- Goal of the exercise: Reproduce only the lines from the line containing "class: Mammalia" to the end of the entries below, including both of those lines.
↓↓↓
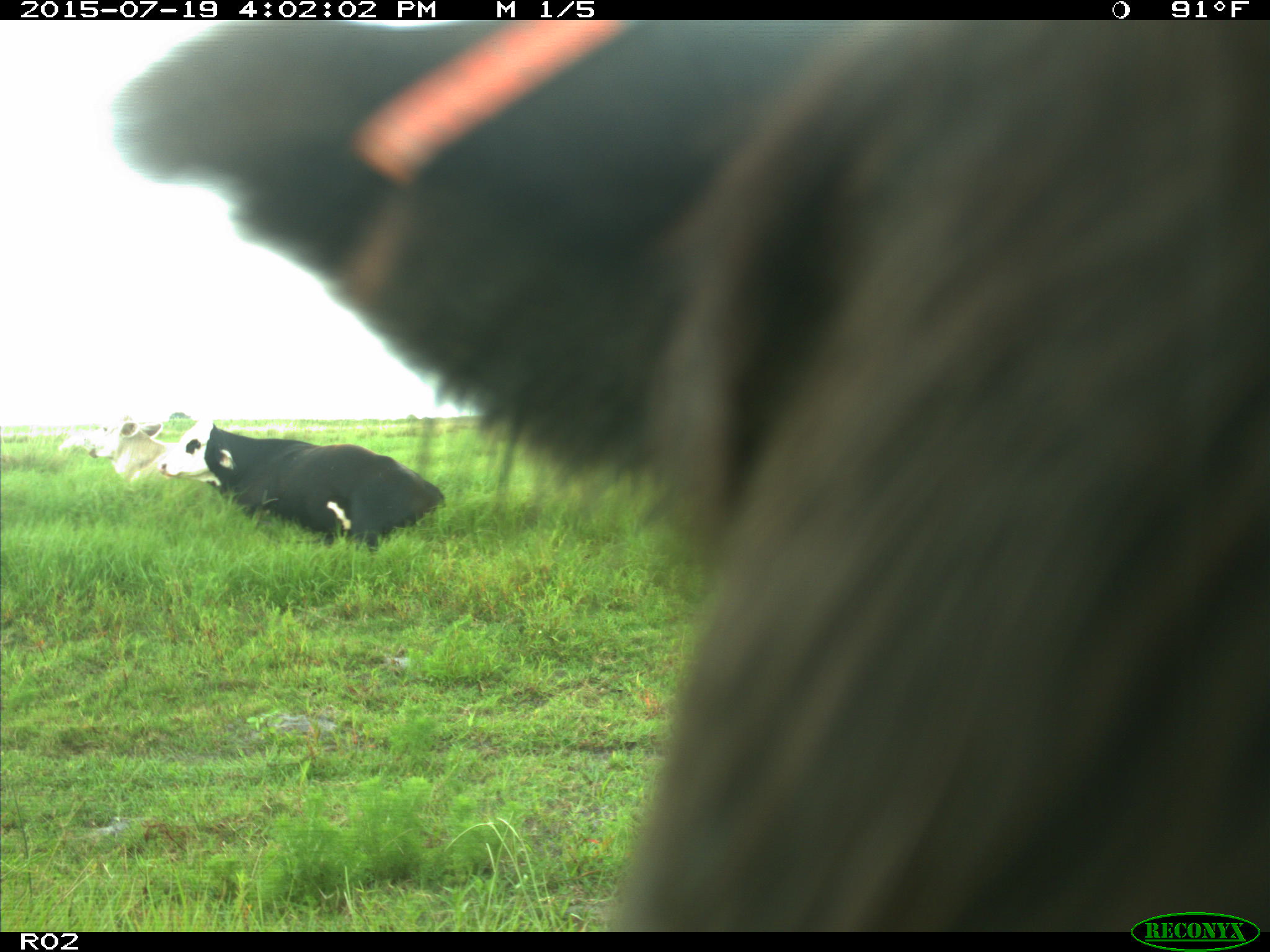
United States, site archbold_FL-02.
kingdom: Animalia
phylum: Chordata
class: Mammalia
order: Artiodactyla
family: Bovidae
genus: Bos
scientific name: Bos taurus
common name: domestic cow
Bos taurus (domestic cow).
↑↑↑
- Solution to this problem:
class: Mammalia
order: Artiodactyla
family: Bovidae
genus: Bos
scientific name: Bos taurus
common name: domestic cow
Bos taurus (domestic cow).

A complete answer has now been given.